Some markers may resemble free pronouns (but ھن != س), but they seem to act quite differently. As long as they appear bound to the verbal forms, I would continue annotating them as part of the morphology, so analysing them as agreements. In the end we will always have the information of, say, a 1st singular person subject n the nucleus of the predicate, but once encoded in a bound way and another one as a "free" pronoun (which is a functional element all the while). Sindhi just seems to not require a redundant marking as in many European languages, e.g. possible it. Io gli ho dato un messaggio 'I gave him a message' (double first person markers, optional pronoun and mandatory verbal suffix).

A more particular case is کيس. Here I would see some reasons to have two elements, an ADP and a PRON, because we also observe the simple occurrence کي. And this would be the perfect example of "fusional" MWT.

In sentence (iv) below the 2P object affix is moved to the accusative case marker as an affix without affecting the sentence.

I would not speak i ndynamic terms of "moving", instead of "necessity of marking somewhere" according to how these elements are expressed.

muteeurahman commented 11 months ago

1P is moved back in the oblique case So is مون actually non-nominative, as it were? When is the non-oblique form used? And why does the oblique one appear here?

Yes, مون is first person singular oblique form and آئون (I) is first person singular nominative. Obliqueness is marking the subject here in perfective aspect. See the following two examples. In imperfective sentences, subjects appear in nominative form while in perfective subjects appear in oblique form.

Imperfective example. آئون ھن کي نياپو ڏيان ٿو. I.Nom he.Obl CM-Acc message give.Imperf be.AUX.Sg I give him a message.

The perfective example. مون ھن کي نياپو ڏنو. I.Obl he.Obl CM-Acc message give.Perf.Sg I gave him a message.

Of all this analysis I am wondering: is the کي element not more an ADP than a "case marker"? I ask this from seeing the combination کيس, which looks like "person-inflected prepositions" of other languages.

Well Yes, کي marks the direct object (accusative case). The syntactic function of most (not all) adpositions is case marking in Sindhi. As case marker is not considered a part-of-speech we consider it ADP in UD Tags (and yes we can call them person-inflected postpositions in Sindhi).

Some markers may resemble free pronouns (but ھن != س), but they seem to act quite differently. Right! It seems that more R&D needs to be done here. I think this is more complex in Sindhi than it seems.

As long as they appear bound to the verbal forms, I would continue annotating them as part of the morphology, so analyzing them as agreements.

Well yes. In syntax analysis, this can be dealt with by using morphological features. However, what happens while defining the dependency relations is another question. Let us go through that process first then we may come up with a better understanding of this situation.

Sindhi just seems to not require a redundant marking as in many European languages, e.g. possible it. Io gli ho dato un messaggio 'I gave him a message' (double first person markers, optional pronoun and mandatory verbal suffix).

Yes, redundant markers are not there in Sindhi.

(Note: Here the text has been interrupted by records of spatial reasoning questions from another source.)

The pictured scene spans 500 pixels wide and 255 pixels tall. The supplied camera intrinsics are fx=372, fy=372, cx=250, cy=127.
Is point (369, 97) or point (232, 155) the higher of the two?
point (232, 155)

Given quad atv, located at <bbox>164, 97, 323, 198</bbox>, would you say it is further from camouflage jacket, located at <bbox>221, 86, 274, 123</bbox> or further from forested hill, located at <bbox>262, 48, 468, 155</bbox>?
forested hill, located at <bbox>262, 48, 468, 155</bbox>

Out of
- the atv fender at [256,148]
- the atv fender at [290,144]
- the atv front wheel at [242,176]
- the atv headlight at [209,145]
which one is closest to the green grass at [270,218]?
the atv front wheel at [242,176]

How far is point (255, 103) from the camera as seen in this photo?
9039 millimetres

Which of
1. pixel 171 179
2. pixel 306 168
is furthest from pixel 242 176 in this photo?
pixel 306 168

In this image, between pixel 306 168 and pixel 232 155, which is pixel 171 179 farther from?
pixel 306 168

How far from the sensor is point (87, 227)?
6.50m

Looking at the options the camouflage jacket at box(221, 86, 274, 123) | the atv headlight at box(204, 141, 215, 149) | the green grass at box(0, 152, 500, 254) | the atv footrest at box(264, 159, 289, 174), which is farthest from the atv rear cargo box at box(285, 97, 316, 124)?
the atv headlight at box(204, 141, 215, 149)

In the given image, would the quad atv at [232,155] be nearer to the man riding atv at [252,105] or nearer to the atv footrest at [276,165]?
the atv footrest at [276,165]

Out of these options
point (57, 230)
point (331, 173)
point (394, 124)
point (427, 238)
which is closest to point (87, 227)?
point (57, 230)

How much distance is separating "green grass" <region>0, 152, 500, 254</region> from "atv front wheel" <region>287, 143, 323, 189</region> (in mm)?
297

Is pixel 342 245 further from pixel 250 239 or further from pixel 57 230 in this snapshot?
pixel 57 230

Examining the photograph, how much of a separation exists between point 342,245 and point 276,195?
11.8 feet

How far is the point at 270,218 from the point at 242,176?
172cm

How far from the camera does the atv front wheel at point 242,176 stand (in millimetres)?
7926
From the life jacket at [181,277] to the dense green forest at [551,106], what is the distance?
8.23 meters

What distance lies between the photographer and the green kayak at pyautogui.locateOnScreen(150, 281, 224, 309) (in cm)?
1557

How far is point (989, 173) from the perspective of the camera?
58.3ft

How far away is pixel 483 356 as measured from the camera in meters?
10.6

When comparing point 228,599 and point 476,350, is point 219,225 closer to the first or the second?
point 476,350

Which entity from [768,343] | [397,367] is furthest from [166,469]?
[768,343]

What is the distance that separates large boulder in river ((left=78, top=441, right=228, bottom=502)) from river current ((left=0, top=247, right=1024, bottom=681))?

I would not speak i ndynamic terms of "moving", instead of "necessity of marking somewhere" according to how these elements are expressed.

I am not good at linguistic terms :) so yes we can say it is the "necessity of marking" that either selects the verb or case marker (postposition) to attach the (subject or object) affix.

dan-zeman commented 11 months ago

There are two approaches that can be used in UD to deal with the pronominal suffixes:

To treat the suffixes as syntactic words. ڏنومانس would be treated as a multiword token, split into three syntactic words (the verb-participle ڏنو and the two pronouns). Evidence in favor of this approach could be that the pronominal suffix appears to be mutually exclusive with the full pronoun or with an argument expressed by a noun. Evidence against it seems to be that the suffixes have different form from the full pronouns and that they are suffixes, i.e., nothing else can be inserted between the verb and the suffix – or can it?
To treat the suffixes as agreement suffixes. The verb would get Person and Number features (perhaps also Gender?) for the pronominal suffix representing the subject. If it has also a suffix that represents the object, layered features would be used, e.g., Person[obj] and Number[obj].

The approach with layered features is commonly used in UD for languages with polypersonal agreement, such as Basque. I would be slightly hesitant to use it in Sindhi because polypersonal agreement is not common in Indo-European languages; but it is definitely an option to consider.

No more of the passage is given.